__Excerpts from a spatial dataset__.
[BEGIN]
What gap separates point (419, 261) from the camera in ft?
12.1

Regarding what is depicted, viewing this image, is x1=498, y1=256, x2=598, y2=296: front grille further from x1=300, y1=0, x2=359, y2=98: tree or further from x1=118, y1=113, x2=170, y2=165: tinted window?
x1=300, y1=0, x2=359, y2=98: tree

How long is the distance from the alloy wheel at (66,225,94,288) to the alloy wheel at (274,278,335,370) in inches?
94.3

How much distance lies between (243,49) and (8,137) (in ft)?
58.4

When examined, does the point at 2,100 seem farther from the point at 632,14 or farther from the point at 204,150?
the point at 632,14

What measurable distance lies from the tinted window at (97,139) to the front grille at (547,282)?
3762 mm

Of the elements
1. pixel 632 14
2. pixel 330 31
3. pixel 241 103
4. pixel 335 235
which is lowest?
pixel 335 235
[END]
__Task goal__. Swap "alloy wheel" for "wheel rim" throughout the listing above and write it out again, leaving everything else untouched.

__Final answer__.
What gap separates point (419, 261) from the camera in ft?
12.1

Regarding what is depicted, viewing this image, is x1=498, y1=256, x2=598, y2=296: front grille further from x1=300, y1=0, x2=359, y2=98: tree or further from x1=118, y1=113, x2=170, y2=165: tinted window?
x1=300, y1=0, x2=359, y2=98: tree

How long is the distance from the wheel rim at (66,225,94,288) to the wheel rim at (274,278,335,370) in inches?
94.3

How much distance lies between (243,49) and (8,137) (in ft)?
58.4

When examined, does the point at 2,100 seem farther from the point at 632,14 or farther from the point at 204,150?
the point at 632,14

What measurable distance lies from the tinted window at (97,139) to the front grille at (547,282)?
3762 mm

Of the elements
1. pixel 632 14
2. pixel 330 31
3. pixel 241 103
4. pixel 335 235
which is lowest?
pixel 335 235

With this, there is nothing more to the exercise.